PROVIDED ENTRIES:
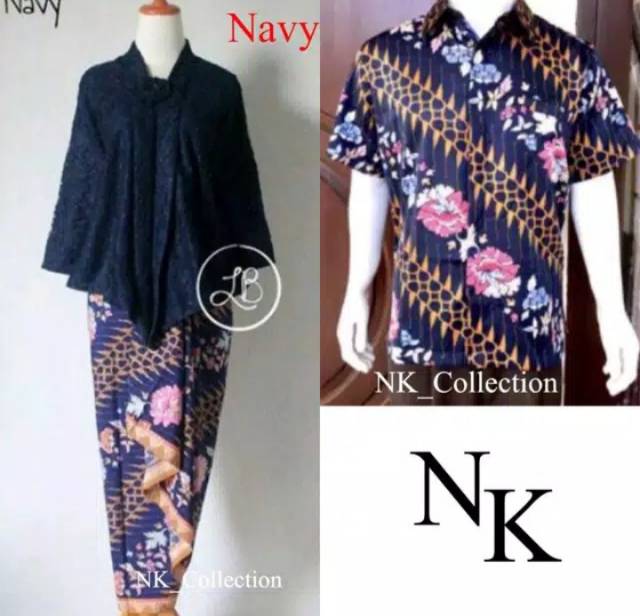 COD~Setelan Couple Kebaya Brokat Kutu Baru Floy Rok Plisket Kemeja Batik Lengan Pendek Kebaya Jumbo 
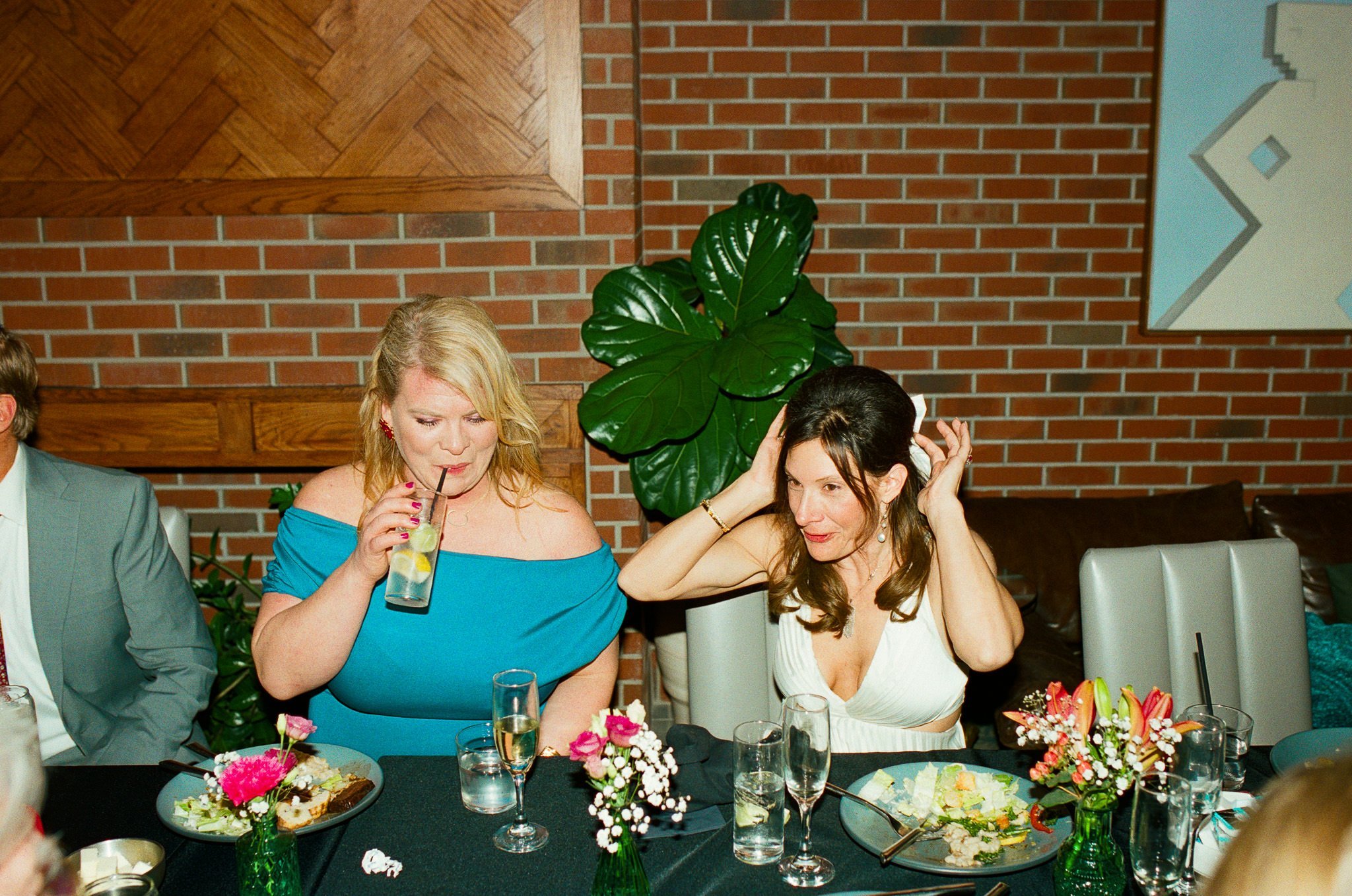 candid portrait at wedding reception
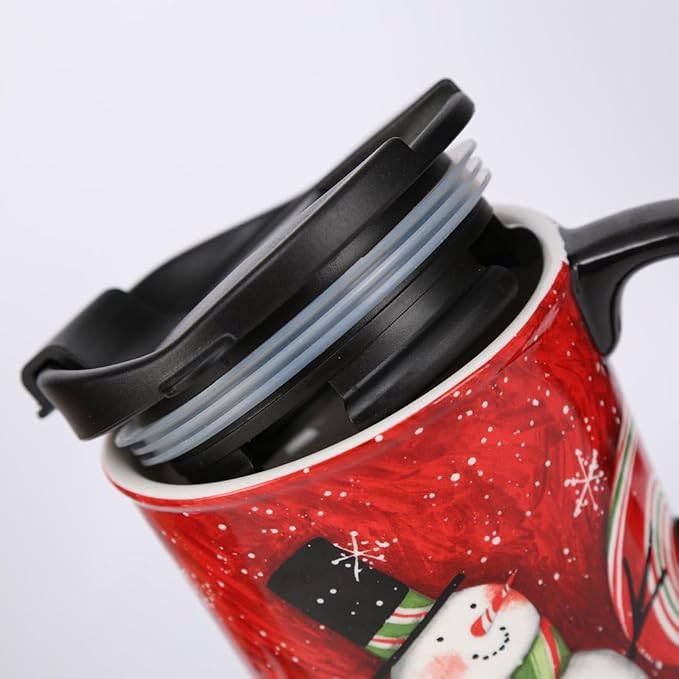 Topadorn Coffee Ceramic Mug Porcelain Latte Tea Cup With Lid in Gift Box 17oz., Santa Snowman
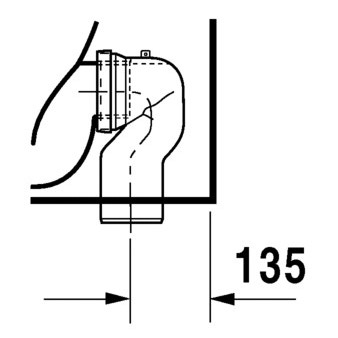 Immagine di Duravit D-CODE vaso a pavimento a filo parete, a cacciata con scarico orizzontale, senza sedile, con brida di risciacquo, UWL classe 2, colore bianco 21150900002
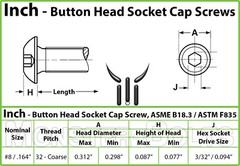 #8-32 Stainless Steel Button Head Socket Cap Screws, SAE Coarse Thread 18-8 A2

--

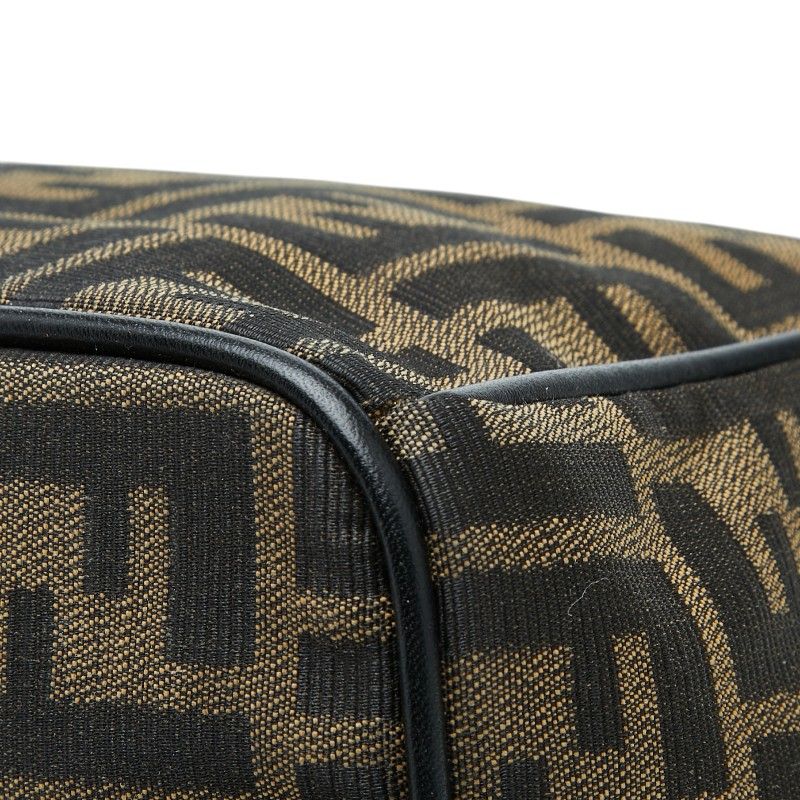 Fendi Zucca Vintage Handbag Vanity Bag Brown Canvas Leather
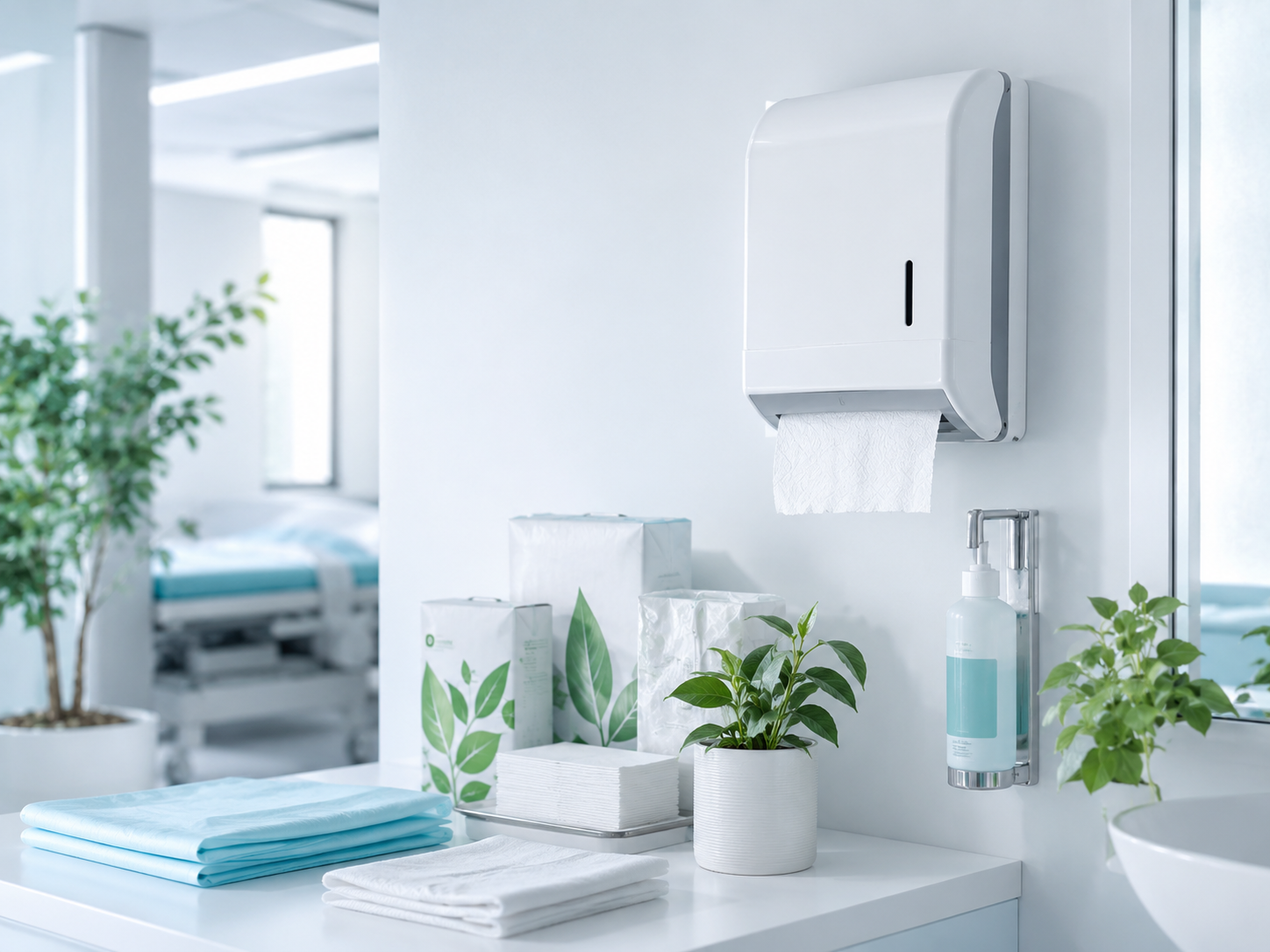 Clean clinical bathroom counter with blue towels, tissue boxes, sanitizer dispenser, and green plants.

WORK INSTRUCTIONS:
Could you extract the records from the line with "COD~Setelan Couple Kebaya" to the line with "#8-32 Stainless Steel", both included, repeating each line exactly and leaving out the pictures?

ANSWER BOX:
 COD~Setelan Couple Kebaya Brokat Kutu Baru Floy Rok Plisket Kemeja Batik Lengan Pendek Kebaya Jumbo 
 candid portrait at wedding reception
 Topadorn Coffee Ceramic Mug Porcelain Latte Tea Cup With Lid in Gift Box 17oz., Santa Snowman
 Immagine di Duravit D-CODE vaso a pavimento a filo parete, a cacciata con scarico orizzontale, senza sedile, con brida di risciacquo, UWL classe 2, colore bianco 21150900002
 #8-32 Stainless Steel Button Head Socket Cap Screws, SAE Coarse Thread 18-8 A2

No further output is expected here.